PR#2 for Provenance DM

Fri Sep 6 09:43:49 CEST 2019

Hi Gerard,

On Thu, Sep 05, 2019 at 06:32:20PM +0000, Gerard Lemson wrote:
[provDM relevant stuff moved up here]
> One more thing. VO-DML does not say too much about *how* the
> attribute's value should identify the semantic concept.  This is a
> serialization issue. May also depend on the nature of the
> vocabulary maybe? In SKOS we assumed a URI.  Or, if the
> vocabularyURI was set in the model, the prefLabel of the concept
> might be sufficient.

I'm bit relieved you consider the question of term representation
rather open, because as I said I'd rather not dump long URIs into
fields humans might look at unless we had to (and even then I'd much
rather introduce "readable" abbreviations like, say, CURIEs with
sensible prefix definitions).

In the presence of SemanticConcept/@vocabularyURI, however, we
clearly don't *need* full URIs because the vocabularyURI is a fixed
prefix.  I'd still not use the prefLabel to identify the concrete
term, because you can't use them to build the URIs with which you can
go and look up the term's properties (plus, at least in principle,
there's no uniqueness guarantees on labels).

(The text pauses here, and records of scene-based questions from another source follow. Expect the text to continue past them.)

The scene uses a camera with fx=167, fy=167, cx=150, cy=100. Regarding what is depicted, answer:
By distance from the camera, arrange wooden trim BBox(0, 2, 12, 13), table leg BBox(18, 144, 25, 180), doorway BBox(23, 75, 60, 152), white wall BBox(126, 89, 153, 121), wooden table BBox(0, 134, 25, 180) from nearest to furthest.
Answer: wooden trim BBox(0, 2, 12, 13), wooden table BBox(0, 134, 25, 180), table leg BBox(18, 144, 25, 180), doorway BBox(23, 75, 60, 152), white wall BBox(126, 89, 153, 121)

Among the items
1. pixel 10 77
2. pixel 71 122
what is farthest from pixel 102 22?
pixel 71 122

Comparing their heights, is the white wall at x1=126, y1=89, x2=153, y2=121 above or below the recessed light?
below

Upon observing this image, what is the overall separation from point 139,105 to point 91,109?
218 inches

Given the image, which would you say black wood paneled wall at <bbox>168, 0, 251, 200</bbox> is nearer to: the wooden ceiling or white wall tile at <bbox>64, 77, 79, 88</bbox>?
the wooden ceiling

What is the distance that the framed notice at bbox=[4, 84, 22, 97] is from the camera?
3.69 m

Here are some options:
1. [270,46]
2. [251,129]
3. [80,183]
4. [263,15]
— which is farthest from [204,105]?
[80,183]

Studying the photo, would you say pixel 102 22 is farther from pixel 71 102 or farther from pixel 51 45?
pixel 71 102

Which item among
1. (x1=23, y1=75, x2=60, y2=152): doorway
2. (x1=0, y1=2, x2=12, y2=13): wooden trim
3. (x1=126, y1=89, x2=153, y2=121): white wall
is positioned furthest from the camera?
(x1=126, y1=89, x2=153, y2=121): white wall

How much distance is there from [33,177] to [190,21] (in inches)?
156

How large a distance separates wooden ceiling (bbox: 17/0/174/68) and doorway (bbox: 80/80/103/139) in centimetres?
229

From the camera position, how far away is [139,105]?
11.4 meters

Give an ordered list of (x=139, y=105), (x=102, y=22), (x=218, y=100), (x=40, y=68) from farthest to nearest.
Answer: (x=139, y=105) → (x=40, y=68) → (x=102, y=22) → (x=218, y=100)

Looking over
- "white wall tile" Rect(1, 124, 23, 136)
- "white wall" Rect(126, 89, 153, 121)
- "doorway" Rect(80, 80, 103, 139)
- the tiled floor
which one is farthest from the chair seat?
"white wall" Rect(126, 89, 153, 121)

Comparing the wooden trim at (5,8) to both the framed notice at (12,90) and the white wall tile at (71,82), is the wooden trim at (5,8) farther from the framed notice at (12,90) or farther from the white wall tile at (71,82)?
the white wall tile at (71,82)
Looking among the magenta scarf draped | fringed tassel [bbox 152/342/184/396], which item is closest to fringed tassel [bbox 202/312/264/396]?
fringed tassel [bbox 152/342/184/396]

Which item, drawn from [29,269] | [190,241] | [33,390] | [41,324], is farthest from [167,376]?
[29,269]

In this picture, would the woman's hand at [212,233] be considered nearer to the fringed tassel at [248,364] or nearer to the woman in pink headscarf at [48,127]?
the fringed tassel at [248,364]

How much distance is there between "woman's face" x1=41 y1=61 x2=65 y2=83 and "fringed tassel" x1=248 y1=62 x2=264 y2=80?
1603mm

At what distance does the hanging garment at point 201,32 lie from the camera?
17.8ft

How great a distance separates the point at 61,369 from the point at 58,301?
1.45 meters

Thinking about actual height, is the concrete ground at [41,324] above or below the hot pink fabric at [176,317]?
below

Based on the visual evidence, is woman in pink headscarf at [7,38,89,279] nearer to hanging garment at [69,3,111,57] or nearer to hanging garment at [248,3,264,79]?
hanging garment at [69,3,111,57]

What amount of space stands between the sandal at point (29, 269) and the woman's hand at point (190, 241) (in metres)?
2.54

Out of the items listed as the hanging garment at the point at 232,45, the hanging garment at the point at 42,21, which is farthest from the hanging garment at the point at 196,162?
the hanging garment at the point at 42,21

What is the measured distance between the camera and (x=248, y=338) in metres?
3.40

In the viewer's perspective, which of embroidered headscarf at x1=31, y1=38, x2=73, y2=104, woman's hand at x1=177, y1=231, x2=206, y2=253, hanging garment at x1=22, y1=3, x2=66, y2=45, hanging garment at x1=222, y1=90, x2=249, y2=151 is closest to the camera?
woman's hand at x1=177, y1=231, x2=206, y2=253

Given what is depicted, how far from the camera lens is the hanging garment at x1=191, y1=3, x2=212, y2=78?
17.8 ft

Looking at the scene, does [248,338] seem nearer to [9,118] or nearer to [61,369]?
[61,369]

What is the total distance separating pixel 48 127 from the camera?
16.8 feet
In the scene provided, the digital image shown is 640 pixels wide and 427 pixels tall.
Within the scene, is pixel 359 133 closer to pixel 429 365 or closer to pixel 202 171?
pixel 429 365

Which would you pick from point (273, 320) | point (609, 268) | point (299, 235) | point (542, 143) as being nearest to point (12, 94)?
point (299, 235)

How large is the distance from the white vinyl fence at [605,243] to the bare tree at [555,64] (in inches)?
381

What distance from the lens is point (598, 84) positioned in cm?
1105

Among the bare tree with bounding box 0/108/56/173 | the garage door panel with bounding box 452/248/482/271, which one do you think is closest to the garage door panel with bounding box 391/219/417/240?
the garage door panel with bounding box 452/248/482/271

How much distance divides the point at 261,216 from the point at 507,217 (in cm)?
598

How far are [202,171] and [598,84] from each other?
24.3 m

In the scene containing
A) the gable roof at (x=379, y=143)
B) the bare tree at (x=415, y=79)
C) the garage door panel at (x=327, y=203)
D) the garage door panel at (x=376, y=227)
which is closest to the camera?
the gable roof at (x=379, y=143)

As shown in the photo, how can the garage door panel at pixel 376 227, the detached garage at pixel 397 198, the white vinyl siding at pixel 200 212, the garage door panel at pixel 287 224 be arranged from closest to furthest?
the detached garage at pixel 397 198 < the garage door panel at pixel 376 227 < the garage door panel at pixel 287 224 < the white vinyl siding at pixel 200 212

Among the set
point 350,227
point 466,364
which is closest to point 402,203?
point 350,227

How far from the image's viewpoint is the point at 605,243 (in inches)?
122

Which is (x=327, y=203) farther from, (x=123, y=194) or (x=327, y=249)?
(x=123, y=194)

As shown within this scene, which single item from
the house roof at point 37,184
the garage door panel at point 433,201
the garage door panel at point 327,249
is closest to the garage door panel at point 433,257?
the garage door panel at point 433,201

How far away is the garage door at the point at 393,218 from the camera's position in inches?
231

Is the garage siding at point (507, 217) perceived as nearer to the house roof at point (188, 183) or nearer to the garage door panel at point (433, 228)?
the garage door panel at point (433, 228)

So, my take would be that somewhere we should have some language
like:

  When SemanticConcept/@vocabularyURI is given, the full term URI is
  obtained by concatenating the vocabularyURI with the attribute
  value.

VO-DML itself would be a good place.  Perhaps we could put it on the
VO-DML_1_0-Next page (that should exist anyway by DocStd 2.0) for now?

And with this, ProvDM would just put the vocabulary URIs into the
VO-DML, mention them in the text, perhaps mention the initial terms
(people wanted that in VOResource), and then have nice-looking, short
terms in their annotations.  I, for one, like it.

Warning to ProvDM folks: SimDM stuff only below here

> > [I wrote:]
> > -- the topConcept part would be interesting if pulling things from, say, the
> > UAT (which, incidentally, might be a good idea in SimDM), but I guess that's
> > irrelevant here.
> > 
> Note that topconcept was indeed introduced in SimDM (then called
> broadestConcept) upon Norman Gray's suggestions.  He suggested that
> in the world of semantic (then SKOS) vocabularies one should be
> able to declare that an attribute should have a value that
> identifies a concept in some vocabulary, and that that concept must
> be narrower than the declared (top)concept. I.e. no restriction to

Yes, that's what I meant with my short SimDM remark.  For instance,
in SimDM, you have a vocabulary for astronomical object types, and
I'm sure it's eminently useful to have such a vocabulary beyond
SimDM (e.g., to make SSA's Target.Class field useful).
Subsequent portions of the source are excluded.